Temple & Webster’s online hardware offer

by | May 11, 2022

Temple & Webster, CEO Mark Coulter. Image source: www.smh.com.au

Typically known for specialising in furniture and homewares, Temple & Webster is now set to expand into the hardware market with the launch of its new online offer, ‘The Build’.

The online business is expected to steal market share from Bunnings and hardware independents with the ‘The Build’ tapping specifically into the Aussie home renovations market – valued at $12.3 billion last year alone, a recent Channel News report has said.

Temple & Webster Chief Executive Officer, Mark Coulter said in the report that the move from loose furnishings to fixed wall and floor products is a natural extension of the business.

“Bunnings and Mitre 10 are great retailers. Bunnings has done an amazing job to educate Australians about the benefits of DIY, renovating or doing design jobs – big or small. The market is very big.”

“It is still growing.
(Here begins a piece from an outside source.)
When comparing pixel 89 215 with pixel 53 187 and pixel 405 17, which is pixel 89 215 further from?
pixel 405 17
There is definitely room for an online-only player which has the breadth of what we are planning across multiple categories to really be that first-stop shop, and provide customers with the convenience and value that the online channel has over stores,” Mr Coulter said in the report.

Costing over $2 million in launch costs so far, ‘The Build’ is expected to attract consumers who became more comfortable with online shopping throughout COVID.

“That underlying trend of the shift from offline to online is really driven by consumer preferences that are independent of those macro factors. There may be a period of potential inflation or slowing year-on-year growth. However, that underlying trend of people wanting to shop online, that is not going anywhere. We are really building as a business for the next generation to shop,” he said in the report.

The launch comes as Temple & Webster shares dropped by over 60 per cent since an August 30 high of $14.71. Despite the drop, Mr Coulter pointed out that he “stopped trying to understand the market many, many years ago” regarding the share woes.

“We are still delivering profitable growth. We have got a really great brand. We stand for something more than just price. I think this is about fundamentals, and you build a sustainable business, and I think the market will follow,” he said.